* [INPUT DATA]:
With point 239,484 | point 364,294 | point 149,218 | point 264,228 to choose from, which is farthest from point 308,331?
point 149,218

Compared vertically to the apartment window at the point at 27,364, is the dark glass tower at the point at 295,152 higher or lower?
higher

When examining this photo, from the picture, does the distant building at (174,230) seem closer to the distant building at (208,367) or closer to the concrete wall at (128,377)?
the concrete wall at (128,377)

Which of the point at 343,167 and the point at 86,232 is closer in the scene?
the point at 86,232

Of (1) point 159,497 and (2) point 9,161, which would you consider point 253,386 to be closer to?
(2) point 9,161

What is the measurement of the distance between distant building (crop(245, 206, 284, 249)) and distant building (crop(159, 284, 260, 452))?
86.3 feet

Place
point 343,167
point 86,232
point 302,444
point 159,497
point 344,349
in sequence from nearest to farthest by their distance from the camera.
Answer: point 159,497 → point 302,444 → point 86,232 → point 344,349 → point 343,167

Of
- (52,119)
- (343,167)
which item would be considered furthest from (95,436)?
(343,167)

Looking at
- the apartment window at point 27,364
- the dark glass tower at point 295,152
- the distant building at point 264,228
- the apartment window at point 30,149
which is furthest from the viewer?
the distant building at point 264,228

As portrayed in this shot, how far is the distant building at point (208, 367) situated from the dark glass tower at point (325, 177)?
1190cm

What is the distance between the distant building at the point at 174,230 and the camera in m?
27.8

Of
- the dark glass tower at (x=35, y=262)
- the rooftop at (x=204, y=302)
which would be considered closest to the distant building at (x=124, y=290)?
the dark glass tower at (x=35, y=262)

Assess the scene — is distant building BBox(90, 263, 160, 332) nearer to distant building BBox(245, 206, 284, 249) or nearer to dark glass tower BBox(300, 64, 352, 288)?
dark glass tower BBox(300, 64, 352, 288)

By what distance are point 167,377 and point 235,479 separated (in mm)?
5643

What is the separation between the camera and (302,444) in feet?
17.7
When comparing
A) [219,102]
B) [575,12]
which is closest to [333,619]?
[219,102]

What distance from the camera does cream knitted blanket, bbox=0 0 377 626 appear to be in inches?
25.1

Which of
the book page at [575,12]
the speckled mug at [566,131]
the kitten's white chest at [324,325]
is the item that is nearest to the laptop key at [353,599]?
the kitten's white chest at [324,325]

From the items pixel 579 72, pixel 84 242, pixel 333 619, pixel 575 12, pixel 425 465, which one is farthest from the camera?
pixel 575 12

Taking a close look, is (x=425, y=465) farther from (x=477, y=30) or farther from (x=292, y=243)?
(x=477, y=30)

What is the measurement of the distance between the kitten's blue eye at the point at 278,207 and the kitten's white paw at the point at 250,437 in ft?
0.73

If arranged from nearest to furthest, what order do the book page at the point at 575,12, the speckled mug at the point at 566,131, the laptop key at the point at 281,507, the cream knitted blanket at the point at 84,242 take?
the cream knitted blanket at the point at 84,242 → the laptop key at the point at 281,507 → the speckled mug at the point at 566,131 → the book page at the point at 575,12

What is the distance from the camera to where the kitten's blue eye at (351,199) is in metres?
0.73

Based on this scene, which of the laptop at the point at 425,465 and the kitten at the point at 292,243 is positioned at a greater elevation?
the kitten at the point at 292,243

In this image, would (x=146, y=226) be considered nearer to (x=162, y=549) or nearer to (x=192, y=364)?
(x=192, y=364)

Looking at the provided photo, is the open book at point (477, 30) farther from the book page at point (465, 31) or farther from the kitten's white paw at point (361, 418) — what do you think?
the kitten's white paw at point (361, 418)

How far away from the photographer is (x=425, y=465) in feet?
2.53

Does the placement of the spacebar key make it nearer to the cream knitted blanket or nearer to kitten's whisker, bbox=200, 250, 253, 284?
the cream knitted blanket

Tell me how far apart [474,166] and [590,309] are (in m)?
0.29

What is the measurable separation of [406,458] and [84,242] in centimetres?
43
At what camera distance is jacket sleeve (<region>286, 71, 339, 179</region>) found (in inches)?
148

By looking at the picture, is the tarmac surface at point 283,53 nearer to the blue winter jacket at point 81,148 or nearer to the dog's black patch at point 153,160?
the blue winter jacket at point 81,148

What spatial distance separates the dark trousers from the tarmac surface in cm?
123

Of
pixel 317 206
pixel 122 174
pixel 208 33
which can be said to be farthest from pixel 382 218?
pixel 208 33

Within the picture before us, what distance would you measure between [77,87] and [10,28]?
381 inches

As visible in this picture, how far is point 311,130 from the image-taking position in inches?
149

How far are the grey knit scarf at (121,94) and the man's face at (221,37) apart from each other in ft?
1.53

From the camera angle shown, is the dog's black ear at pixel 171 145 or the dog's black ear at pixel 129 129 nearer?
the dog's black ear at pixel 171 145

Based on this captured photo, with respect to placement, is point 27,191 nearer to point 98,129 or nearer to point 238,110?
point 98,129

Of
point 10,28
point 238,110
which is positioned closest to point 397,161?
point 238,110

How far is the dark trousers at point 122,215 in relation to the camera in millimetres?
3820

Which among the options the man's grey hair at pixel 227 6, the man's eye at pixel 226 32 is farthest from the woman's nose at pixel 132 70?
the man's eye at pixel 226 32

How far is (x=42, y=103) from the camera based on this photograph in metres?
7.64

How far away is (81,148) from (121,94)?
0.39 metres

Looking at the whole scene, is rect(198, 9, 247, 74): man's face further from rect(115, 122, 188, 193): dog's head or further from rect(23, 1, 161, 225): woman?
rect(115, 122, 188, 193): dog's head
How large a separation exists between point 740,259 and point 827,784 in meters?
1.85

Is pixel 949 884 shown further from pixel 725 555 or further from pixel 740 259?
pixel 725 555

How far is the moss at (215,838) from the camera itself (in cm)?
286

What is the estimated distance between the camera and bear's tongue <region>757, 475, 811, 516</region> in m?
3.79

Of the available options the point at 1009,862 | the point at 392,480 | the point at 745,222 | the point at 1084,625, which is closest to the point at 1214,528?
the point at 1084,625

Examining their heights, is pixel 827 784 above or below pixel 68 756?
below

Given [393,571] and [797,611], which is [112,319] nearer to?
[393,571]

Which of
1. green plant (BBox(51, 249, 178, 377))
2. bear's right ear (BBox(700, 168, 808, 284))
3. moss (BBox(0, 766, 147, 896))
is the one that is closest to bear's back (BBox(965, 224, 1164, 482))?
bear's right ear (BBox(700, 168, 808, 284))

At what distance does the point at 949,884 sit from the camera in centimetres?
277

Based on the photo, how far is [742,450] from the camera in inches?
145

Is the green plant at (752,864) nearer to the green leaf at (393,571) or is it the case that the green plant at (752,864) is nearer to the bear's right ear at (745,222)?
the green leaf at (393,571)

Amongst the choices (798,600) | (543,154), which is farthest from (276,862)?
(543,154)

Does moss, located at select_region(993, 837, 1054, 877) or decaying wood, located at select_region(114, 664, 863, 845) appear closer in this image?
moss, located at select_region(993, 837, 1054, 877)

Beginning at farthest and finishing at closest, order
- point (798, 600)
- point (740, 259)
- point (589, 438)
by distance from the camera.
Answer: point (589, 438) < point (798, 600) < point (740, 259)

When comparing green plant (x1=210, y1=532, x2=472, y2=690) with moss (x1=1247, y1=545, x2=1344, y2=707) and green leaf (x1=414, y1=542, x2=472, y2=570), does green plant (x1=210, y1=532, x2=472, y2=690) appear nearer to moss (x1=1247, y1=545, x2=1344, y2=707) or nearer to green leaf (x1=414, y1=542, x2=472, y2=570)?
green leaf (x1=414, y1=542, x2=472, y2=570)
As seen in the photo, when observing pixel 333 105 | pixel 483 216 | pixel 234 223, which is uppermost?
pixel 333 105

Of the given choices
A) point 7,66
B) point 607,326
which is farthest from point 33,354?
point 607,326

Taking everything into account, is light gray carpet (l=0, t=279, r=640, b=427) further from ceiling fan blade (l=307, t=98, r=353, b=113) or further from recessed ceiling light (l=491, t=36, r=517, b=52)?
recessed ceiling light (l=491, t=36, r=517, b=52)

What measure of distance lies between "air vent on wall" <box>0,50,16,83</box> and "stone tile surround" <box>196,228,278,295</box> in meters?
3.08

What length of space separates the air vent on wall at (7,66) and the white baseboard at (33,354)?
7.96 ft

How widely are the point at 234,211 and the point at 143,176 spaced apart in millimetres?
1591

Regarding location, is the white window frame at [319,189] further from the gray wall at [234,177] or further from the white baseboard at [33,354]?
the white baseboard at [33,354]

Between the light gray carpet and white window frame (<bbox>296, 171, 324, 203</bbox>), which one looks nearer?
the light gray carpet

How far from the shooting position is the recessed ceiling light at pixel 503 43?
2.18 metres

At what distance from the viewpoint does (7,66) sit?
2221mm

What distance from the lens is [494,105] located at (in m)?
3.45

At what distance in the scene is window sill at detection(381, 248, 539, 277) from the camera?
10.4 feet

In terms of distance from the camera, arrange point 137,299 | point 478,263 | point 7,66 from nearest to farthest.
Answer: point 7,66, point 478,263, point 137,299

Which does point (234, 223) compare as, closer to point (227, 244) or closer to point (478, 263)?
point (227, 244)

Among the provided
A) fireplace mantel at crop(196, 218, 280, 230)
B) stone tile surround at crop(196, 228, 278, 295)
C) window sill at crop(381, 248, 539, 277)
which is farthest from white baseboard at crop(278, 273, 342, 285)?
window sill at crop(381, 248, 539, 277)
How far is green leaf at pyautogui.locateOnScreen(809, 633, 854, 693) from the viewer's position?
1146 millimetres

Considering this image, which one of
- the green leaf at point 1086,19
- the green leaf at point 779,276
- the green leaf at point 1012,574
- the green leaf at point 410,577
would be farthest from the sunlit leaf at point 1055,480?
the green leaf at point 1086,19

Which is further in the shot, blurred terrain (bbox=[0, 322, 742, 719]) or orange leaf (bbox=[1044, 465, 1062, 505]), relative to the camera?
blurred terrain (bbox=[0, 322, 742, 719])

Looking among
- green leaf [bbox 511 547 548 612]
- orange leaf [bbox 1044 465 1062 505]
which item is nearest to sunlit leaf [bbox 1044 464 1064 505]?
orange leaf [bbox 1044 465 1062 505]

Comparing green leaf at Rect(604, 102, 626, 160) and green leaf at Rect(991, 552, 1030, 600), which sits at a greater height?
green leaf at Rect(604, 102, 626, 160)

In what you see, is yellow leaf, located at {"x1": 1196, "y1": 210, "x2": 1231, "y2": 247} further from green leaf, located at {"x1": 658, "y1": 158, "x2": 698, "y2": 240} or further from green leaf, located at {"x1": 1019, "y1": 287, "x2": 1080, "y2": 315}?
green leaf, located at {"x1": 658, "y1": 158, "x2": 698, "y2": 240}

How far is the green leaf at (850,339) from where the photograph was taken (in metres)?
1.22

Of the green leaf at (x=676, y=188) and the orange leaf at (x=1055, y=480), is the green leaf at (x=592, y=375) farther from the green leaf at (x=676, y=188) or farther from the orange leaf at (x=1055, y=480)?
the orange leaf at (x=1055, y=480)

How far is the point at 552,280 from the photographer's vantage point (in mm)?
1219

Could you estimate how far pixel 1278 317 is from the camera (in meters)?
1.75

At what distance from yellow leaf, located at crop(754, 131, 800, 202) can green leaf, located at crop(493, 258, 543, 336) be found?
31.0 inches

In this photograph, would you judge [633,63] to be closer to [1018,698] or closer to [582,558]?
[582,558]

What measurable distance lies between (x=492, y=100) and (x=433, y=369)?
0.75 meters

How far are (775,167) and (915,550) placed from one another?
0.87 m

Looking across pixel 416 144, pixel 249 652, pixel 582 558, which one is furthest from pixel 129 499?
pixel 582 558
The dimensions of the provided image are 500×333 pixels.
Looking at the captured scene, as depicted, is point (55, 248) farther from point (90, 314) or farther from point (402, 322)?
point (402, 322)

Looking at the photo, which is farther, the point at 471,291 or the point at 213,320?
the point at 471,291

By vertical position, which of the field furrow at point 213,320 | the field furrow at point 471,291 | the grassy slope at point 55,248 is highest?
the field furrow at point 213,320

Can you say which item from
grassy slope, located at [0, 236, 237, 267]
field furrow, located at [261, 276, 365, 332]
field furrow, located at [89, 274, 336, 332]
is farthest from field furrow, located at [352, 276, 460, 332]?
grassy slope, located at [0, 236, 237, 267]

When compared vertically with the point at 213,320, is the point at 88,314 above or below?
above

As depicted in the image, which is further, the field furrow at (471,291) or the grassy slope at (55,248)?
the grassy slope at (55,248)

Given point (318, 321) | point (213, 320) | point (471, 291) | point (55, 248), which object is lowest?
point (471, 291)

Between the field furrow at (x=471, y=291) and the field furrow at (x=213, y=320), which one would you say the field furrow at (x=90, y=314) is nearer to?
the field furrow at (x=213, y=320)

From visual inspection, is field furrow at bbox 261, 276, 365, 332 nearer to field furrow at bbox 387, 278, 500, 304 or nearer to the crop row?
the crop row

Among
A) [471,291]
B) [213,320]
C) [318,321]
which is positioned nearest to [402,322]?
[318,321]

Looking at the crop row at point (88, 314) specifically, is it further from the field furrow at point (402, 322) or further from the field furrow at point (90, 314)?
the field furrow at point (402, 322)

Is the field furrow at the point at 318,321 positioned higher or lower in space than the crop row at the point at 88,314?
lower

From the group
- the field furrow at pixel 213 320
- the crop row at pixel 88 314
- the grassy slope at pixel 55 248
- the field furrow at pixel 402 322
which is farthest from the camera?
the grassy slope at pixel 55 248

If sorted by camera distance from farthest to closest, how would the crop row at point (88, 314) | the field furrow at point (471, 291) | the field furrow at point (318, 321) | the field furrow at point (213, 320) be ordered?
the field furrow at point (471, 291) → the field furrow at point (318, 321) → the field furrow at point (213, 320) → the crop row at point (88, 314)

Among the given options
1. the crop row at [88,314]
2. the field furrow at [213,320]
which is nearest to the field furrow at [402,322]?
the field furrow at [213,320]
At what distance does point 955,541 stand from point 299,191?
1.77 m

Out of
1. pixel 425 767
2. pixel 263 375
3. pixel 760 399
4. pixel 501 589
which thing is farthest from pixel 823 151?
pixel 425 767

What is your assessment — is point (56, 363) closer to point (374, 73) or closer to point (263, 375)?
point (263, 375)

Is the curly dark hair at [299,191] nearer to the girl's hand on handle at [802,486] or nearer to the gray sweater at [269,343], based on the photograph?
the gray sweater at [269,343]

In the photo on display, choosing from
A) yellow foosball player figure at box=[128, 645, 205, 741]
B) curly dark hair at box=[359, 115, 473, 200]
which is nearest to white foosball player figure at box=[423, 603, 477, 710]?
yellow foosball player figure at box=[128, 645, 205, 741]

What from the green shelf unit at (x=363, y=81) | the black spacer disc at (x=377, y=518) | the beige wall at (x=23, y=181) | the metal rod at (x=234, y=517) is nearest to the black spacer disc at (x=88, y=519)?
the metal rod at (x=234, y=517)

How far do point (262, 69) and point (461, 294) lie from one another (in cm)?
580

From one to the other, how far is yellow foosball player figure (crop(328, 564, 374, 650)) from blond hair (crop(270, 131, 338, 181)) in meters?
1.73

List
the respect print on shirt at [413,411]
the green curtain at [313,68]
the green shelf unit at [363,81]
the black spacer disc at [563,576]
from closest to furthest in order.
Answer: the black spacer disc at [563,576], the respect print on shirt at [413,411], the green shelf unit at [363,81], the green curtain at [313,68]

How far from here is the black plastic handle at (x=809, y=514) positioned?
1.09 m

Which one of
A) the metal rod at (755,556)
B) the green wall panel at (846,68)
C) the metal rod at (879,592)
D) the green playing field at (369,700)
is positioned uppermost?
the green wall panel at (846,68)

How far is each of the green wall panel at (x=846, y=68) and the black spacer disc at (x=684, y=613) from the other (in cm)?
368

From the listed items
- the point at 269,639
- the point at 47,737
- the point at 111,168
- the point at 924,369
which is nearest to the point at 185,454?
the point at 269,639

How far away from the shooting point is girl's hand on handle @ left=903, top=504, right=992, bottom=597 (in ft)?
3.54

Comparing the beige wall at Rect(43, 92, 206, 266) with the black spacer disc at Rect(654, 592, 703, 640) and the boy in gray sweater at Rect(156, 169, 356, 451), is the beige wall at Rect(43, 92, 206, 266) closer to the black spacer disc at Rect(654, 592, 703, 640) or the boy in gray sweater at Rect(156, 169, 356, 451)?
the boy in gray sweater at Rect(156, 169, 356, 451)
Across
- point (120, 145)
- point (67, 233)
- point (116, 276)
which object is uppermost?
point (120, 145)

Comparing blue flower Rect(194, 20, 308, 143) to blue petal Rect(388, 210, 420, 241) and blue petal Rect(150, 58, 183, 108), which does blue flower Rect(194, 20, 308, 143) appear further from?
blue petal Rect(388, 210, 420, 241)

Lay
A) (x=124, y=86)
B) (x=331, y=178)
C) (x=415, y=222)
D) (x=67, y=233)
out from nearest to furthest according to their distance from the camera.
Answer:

* [CHALLENGE]:
Reproduce only the lines running from the one that contains "Comparing the beige" to the last line of the records.

* [TASK ANSWER]:
Comparing the beige wall at Rect(43, 92, 206, 266) with the black spacer disc at Rect(654, 592, 703, 640) and the boy in gray sweater at Rect(156, 169, 356, 451), is the beige wall at Rect(43, 92, 206, 266) closer to the black spacer disc at Rect(654, 592, 703, 640) or the boy in gray sweater at Rect(156, 169, 356, 451)?
the boy in gray sweater at Rect(156, 169, 356, 451)
Across
- point (120, 145)
- point (67, 233)
- point (116, 276)
which object is uppermost?
point (120, 145)

Comparing blue flower Rect(194, 20, 308, 143) to blue petal Rect(388, 210, 420, 241) and blue petal Rect(150, 58, 183, 108), which does blue flower Rect(194, 20, 308, 143) appear further from?
blue petal Rect(388, 210, 420, 241)

Lay
A) (x=124, y=86)
B) (x=331, y=178)
C) (x=415, y=222)
D) (x=67, y=233)
out from nearest to furthest according to their distance from the camera.
Answer:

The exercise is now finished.